Wind power: Solving one world problem after another

Published by Windpower Engineering. View original article.

By Paul Dvorak, Editor, Windpower Engineering & Development.  These views are his own.

UnknownCritics will use any club they can to beat the wind industry. It harms birds, they cry, while ignoring the worse effect of cars, cats, and large picture windows. It’s intermittent, others weep, while ignoring nuclear shut-downs for multi-month repairs. All power producers have shortcomings, but those of the wind industry are far more surmountable than those of others, and its benefits reach around the world. The obvious benefits include producing clean electrical power at reasonable rates.

The jobs created are just as significant. People are needed to design and build the wind turbines, then ship them to the job sites, erect them, and then take care of them. The wind industry has prompted investments in new and more efficient power transformers and switch gear. At each step, different skill sets of many people are employed to advance useful technology.

The employment the industry brings to rural areas is invaluable because it is so wide spread. Rural school districts get regular tax payments and farmers with turbines on their land collect up to $10,000 each year per turbine. This means farmers can stay on land that may have been in his family for years. Technicians that care for the machinery probably live in the area, and (good news of sorts) there is a shortage of trained wind technicians.

The jobs spread to most every state in the Union. The Great Lakes Wind Network keeps an online map that pinpoints manufacturers and suppliers.

What’s more, wind turbines inspire people in ways coal-fired plants never could. Consider the world shortage of potable water. It hits third world populations hardest because there are so many water-borne diseases.
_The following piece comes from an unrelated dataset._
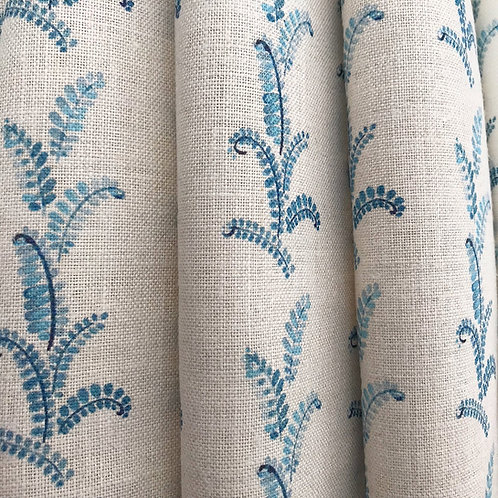 Denim Vines on Natural Linen Swatch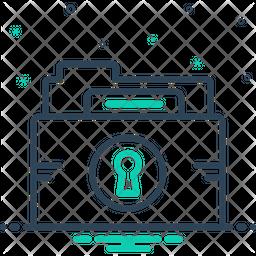 Folder-Protection Icon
Frequently sick children neither grow nor study well. Believe it or not, wind has a solution. A French firm Eolewater designed a 30-kW turbine that drives an air conditioning condenser, a device that collects naturally occurring humidity while filters in the tower make it fit for human consumption. In a dry climate, the company reports the turbine collecting some 350 liters/day, and in humid air near a coast, 1,200 liters/day. In a little fun-with-math exercise, scaling the unit to, say, a 1.5-MW model, a size for which several assembly lines are already running, water production could top 60,000 liters/day and maybe 420,000 liters in a week.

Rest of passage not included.